A one-compartment open model, parameterized with total clearances CLdnef and volumes of distribution Vdnef and with first-order input (K13; apparent clearance of metabolization of nefopam to desmethyl-nefopam) best described the pharmacokinetics of desmethyl-nefopam (Figure 1 and Supporting Information). Between-subject variability was described by exponential terms and residual variability by a combined additive (a = 0.01 μg l−1) and proportional (coefficient = 0.68) error model. Typical values for CLdnef, Vdnef and K13 were, respectively, 17.81 ± 0.6 l h−1 (BSV 144 ± 19%), 12.5 ± 0.01 l (BSV 1 ± 0.9%) and 0.35 ± 0.022 l h−1 (BSV 120 ± 67%). The correlation between observed and predicted concentrations (derived from EBE) of desmethyl-nefopam was evaluated (P < 0.0001, Spearman r = 0.94; Figure 2).

As for nefopam, none of the covariates met the predefined inclusion criteria. Clearance, Cmax, RCmax and AUC0→∞ of desmethyl-nefopam were not different between patients with GFRio >30 ml min−1 and patients with GFRio <30 ml min−1 (Table 2).
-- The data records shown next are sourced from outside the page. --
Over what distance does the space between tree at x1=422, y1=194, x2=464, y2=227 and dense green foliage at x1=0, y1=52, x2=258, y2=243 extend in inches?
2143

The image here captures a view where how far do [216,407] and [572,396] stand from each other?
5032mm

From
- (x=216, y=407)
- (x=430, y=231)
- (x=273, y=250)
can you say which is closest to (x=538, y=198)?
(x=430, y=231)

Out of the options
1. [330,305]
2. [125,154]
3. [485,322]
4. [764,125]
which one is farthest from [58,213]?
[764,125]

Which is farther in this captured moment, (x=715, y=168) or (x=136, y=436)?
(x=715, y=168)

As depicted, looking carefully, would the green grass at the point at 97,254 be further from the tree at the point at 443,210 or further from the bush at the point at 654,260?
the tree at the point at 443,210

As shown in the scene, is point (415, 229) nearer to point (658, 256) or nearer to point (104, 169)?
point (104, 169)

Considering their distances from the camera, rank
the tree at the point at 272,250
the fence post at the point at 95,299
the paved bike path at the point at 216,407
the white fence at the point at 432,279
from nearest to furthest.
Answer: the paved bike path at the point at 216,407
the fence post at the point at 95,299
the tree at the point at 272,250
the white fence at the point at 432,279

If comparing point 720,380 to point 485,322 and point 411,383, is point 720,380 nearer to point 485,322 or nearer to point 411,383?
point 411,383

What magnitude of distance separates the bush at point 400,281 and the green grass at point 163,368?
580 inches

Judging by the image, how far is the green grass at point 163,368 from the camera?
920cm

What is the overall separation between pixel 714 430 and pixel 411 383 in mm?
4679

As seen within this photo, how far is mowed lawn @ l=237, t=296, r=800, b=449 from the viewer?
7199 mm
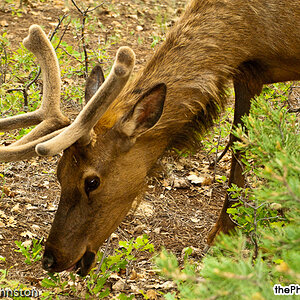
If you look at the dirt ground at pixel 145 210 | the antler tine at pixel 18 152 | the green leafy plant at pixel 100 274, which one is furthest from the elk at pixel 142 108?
the dirt ground at pixel 145 210

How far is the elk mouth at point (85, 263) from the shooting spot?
3627 mm

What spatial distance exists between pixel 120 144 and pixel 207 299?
211cm

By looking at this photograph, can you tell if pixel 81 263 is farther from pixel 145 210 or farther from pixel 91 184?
pixel 145 210

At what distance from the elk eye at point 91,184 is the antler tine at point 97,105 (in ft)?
1.09

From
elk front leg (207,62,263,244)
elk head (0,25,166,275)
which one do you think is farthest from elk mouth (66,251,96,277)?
elk front leg (207,62,263,244)

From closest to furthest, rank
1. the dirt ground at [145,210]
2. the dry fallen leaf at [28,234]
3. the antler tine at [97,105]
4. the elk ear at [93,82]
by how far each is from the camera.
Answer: the antler tine at [97,105] < the dirt ground at [145,210] < the elk ear at [93,82] < the dry fallen leaf at [28,234]

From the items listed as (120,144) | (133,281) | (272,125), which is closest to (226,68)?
(120,144)

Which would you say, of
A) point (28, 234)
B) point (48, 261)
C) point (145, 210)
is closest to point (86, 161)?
point (48, 261)

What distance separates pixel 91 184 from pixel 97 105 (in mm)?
620

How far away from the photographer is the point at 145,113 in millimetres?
3506

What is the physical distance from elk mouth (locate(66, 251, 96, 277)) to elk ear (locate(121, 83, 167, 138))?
926mm

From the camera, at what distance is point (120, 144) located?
141 inches

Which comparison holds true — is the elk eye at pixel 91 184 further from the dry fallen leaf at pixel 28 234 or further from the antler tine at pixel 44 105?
the dry fallen leaf at pixel 28 234

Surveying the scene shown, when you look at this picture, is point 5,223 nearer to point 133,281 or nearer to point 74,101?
point 133,281
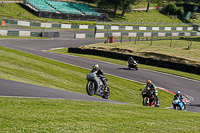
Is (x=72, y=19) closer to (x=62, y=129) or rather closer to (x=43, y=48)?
(x=43, y=48)

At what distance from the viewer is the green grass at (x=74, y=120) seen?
26.3 feet

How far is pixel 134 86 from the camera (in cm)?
2316

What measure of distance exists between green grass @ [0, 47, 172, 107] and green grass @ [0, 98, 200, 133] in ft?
25.2

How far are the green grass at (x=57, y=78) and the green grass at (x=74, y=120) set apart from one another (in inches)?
303

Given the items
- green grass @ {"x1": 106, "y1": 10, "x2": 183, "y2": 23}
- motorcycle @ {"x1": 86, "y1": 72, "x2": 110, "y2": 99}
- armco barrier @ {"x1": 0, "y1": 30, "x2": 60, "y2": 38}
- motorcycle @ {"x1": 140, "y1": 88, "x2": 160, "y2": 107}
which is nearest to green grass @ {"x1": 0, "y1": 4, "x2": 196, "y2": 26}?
green grass @ {"x1": 106, "y1": 10, "x2": 183, "y2": 23}

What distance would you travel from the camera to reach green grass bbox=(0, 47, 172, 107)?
63.5 ft

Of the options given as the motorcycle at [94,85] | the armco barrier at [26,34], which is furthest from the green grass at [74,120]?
the armco barrier at [26,34]

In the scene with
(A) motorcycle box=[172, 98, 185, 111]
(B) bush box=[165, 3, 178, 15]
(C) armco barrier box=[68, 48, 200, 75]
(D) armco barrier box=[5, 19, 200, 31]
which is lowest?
(A) motorcycle box=[172, 98, 185, 111]

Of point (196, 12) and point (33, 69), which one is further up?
point (196, 12)

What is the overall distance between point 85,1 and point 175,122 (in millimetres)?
83046

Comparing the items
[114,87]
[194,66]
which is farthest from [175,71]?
[114,87]

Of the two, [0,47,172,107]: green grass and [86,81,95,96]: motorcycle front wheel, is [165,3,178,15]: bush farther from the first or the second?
[86,81,95,96]: motorcycle front wheel

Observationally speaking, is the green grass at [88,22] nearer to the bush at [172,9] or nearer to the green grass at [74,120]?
the bush at [172,9]

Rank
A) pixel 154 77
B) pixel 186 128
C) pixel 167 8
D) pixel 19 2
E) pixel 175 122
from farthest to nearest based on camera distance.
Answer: pixel 167 8 < pixel 19 2 < pixel 154 77 < pixel 175 122 < pixel 186 128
Evaluation and validation of pharmacokinetic models

The mean and variance of the normalized prediction distribution error (NPDE) metrics 29 for the nefopam model (Figure 3) were not significantly different from zero (P = 0.2, Student's unpaired t test; P = 0.3953, Wilcoxon signed rank test) and one (P = 0.83, Fisher variance test), respectively, and their distribution was not different from a normal distribution (P = 0.21, Shapiro–Wilk test of normality; P = 0.35, D'Agostino and Pearson omnibus normality test).

Figure 3.

Figure 3

Diagnostic plots. Normalized prediction distribution error (NPDE) as a function of population-predicted (popPred) concentrations of nefopam (A) and desmethyl-nefopam (C), and as a function of time for nefopam (B) and for desmethyl-nefopam (D)
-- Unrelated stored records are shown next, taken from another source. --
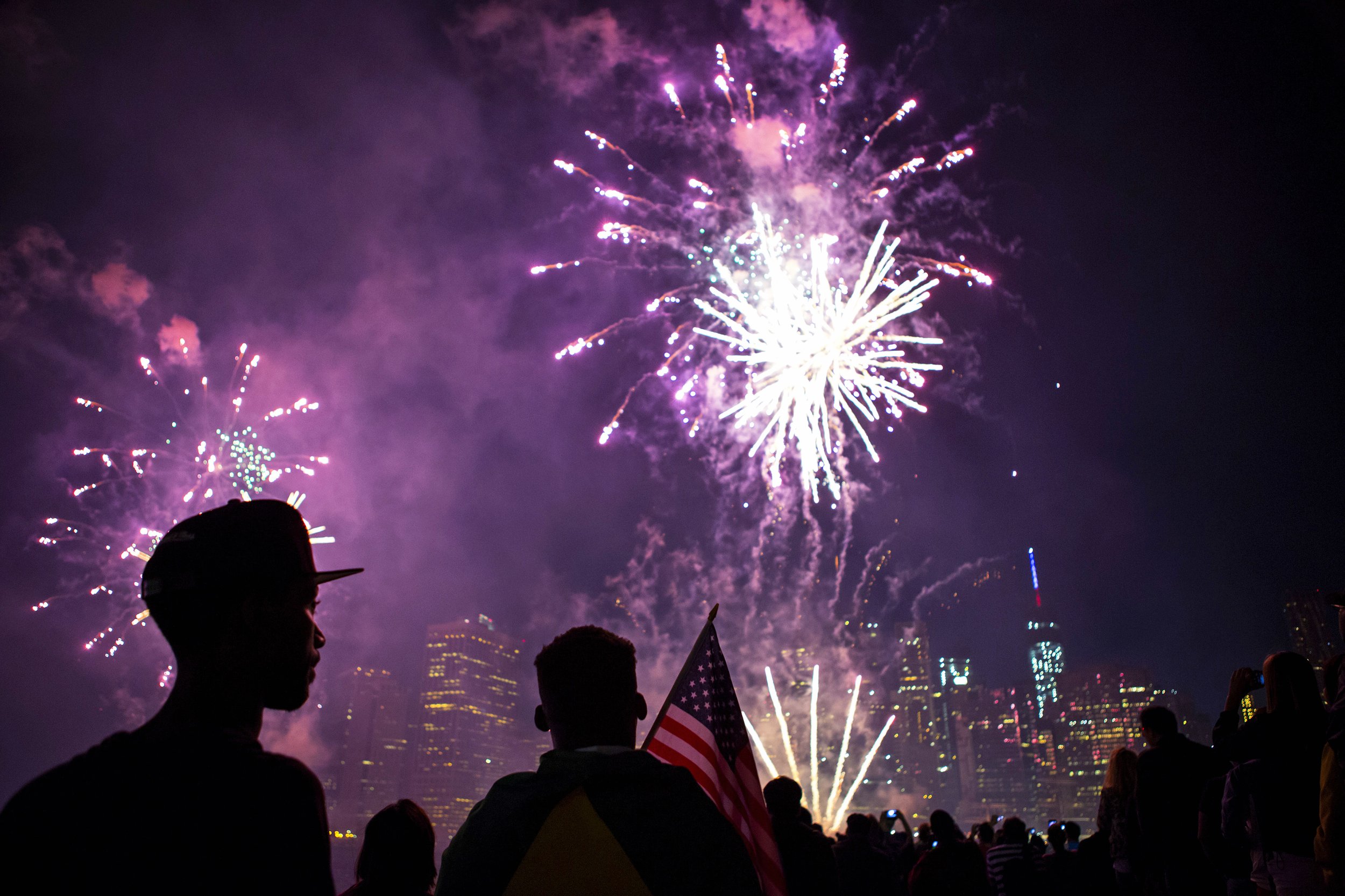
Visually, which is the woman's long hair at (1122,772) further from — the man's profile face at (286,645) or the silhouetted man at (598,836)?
the man's profile face at (286,645)

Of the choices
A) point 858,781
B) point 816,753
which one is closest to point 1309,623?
point 816,753

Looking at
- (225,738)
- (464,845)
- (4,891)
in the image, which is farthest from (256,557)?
(464,845)

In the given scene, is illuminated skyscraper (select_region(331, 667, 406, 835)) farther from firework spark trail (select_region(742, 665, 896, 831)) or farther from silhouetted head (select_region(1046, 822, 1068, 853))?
silhouetted head (select_region(1046, 822, 1068, 853))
The mean and variance of the NPDE metrics for the desmethyl-nefopam model (Figure 3) were not significantly different from zero (P = 0.10, Student's unpaired t test; P = 0.12, Wilcoxon signed rank test) and one (P = 0.95, Fisher variance test), respectively, and their distribution was not different from a normal distribution (P = 0.11, Shapiro–Wilk test of normality; P = 0.62, D'Agostino and Pearson omnibus normality test).
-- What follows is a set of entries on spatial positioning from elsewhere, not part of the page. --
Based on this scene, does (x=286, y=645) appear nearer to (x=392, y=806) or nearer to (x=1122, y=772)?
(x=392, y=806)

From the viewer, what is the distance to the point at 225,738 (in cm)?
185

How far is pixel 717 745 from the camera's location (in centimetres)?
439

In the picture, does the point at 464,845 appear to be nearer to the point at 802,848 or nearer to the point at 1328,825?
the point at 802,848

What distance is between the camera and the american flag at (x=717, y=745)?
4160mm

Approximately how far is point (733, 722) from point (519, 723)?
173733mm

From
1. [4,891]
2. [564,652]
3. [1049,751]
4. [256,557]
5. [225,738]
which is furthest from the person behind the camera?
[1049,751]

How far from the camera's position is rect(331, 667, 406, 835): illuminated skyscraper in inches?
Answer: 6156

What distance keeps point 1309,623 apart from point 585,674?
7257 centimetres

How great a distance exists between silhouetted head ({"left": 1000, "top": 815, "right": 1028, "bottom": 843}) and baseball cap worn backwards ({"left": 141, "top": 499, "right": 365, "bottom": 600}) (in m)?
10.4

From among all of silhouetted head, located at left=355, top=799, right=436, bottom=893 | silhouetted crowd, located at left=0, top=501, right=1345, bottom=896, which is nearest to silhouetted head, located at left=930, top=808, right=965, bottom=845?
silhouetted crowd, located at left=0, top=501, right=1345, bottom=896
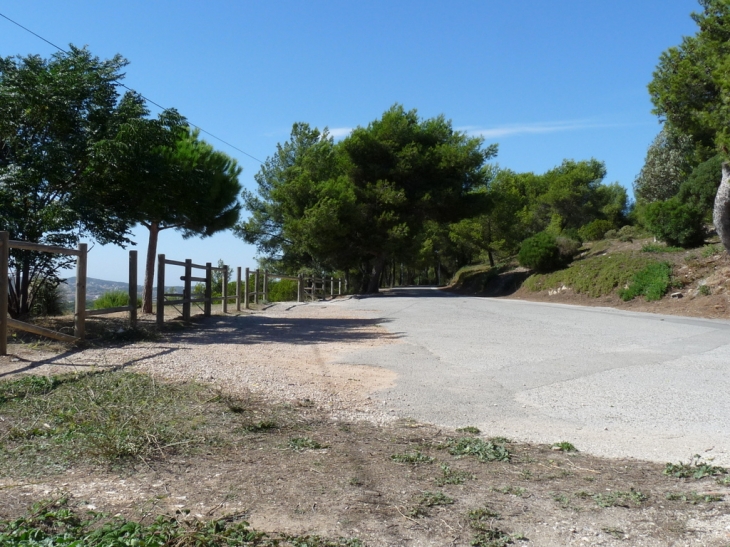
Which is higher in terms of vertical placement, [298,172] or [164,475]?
[298,172]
As shown in Figure 4, PWRES or IWRES vs. time and PWRES or IWRES vs. predictions were centred around zero, without systematic bias, and most values were within ±2 SD (about 5th and 95th percentiles of a normal distribution).

Figure 4.

Figure 4

Diagnostic plots. Population (blue dot) or individual (black circle) weighted residuals (PWRES or IWRES) vs. time for nefopam (A) and desmethyl-nefopam (C), and PWRES or IWRES vs. respective predictions for nefopam (B) and desmethyl-nefopam (D)

The prediction-corrected visual predictive check, for nefopam and desmethyl-nefopam, showed that the 5th, 50th and 95th percentiles of observed data are within the 90% confidence interval of 5th, 50th and 95th of simulated percentiles (Figure 2). The observations were contained within prediction intervals, and the models appear adequate to describe the observed data.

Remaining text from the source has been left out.